Reproduce verbatim the lines of the data from the one containing "Surveying (126,412), (424,1041), (682,719), which" through the end of the data, including both.

* _ITEMS_
============

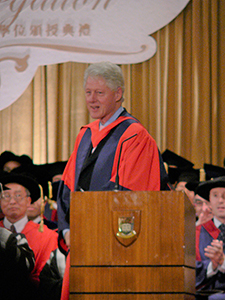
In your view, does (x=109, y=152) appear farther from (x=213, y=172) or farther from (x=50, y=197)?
(x=213, y=172)

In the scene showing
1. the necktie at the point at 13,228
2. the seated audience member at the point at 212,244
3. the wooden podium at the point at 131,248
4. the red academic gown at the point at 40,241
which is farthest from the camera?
the necktie at the point at 13,228

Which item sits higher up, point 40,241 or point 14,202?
point 14,202

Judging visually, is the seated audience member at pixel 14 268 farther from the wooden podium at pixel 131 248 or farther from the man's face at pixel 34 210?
the wooden podium at pixel 131 248

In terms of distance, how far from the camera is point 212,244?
4.28 m

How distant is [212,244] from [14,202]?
1.99m

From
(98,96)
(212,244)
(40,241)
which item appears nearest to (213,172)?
(212,244)

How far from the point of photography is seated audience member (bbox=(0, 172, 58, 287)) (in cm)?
A: 464

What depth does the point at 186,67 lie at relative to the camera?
261 inches

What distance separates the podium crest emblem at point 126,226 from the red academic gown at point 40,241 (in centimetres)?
313

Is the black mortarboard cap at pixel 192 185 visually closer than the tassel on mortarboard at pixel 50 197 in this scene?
Yes

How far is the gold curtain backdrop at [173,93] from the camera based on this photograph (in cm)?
650

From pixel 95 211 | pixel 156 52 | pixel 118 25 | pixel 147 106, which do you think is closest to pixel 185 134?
pixel 147 106

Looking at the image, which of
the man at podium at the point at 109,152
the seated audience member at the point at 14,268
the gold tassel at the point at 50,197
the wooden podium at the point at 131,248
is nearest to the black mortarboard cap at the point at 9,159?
the gold tassel at the point at 50,197

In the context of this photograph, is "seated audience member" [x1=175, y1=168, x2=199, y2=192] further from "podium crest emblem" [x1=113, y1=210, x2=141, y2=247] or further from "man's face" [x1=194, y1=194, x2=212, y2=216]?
"podium crest emblem" [x1=113, y1=210, x2=141, y2=247]
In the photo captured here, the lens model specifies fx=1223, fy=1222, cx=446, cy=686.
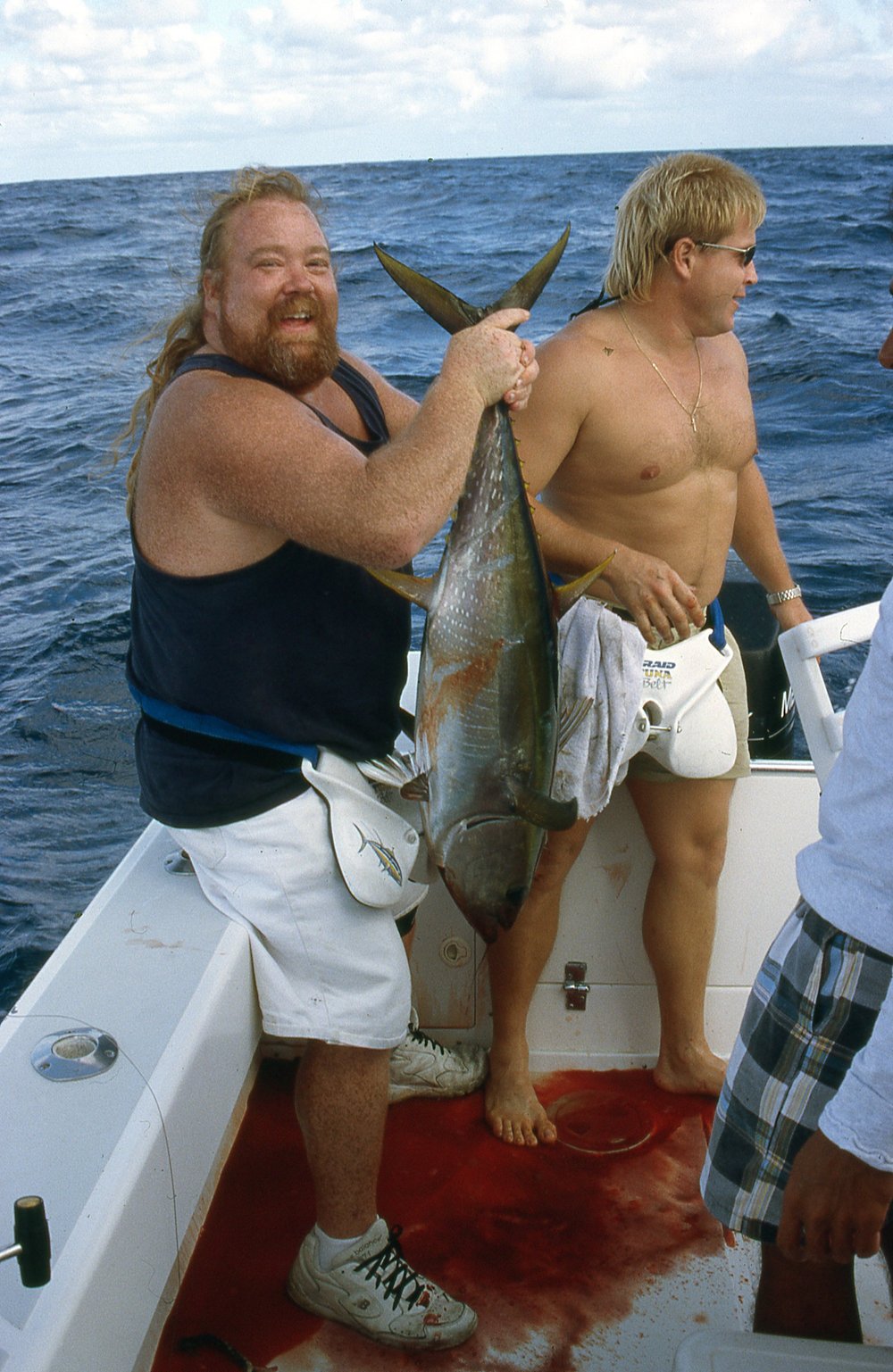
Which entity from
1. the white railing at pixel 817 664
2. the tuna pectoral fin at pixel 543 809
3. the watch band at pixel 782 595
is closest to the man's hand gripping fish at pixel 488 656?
the tuna pectoral fin at pixel 543 809

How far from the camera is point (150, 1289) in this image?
1.60 meters

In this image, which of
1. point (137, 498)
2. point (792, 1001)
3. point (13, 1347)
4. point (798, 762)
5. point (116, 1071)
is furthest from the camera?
point (798, 762)

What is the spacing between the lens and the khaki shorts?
8.38 ft

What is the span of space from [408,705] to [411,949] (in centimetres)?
54

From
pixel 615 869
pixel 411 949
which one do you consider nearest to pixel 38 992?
pixel 411 949

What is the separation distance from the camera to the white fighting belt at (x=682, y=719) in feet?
7.96

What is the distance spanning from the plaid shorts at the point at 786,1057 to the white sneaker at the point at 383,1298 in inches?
26.7

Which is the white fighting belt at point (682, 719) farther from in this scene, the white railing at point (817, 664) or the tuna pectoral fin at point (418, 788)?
the tuna pectoral fin at point (418, 788)

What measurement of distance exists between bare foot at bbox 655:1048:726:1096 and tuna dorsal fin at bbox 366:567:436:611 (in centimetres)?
136

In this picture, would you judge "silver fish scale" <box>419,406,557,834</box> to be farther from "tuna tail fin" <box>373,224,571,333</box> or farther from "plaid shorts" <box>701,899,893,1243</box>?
"plaid shorts" <box>701,899,893,1243</box>

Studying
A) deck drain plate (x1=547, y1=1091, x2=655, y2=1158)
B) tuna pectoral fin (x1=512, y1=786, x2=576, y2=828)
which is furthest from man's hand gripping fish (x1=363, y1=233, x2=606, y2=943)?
deck drain plate (x1=547, y1=1091, x2=655, y2=1158)

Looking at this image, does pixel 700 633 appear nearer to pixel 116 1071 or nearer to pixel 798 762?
pixel 798 762

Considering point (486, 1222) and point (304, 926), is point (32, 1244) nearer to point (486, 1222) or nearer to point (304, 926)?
point (304, 926)

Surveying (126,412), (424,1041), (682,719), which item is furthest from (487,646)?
(126,412)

============

* _RESULT OF THIS TASK_
Surveying (126,412), (424,1041), (682,719), which item is furthest from (487,646)?
(126,412)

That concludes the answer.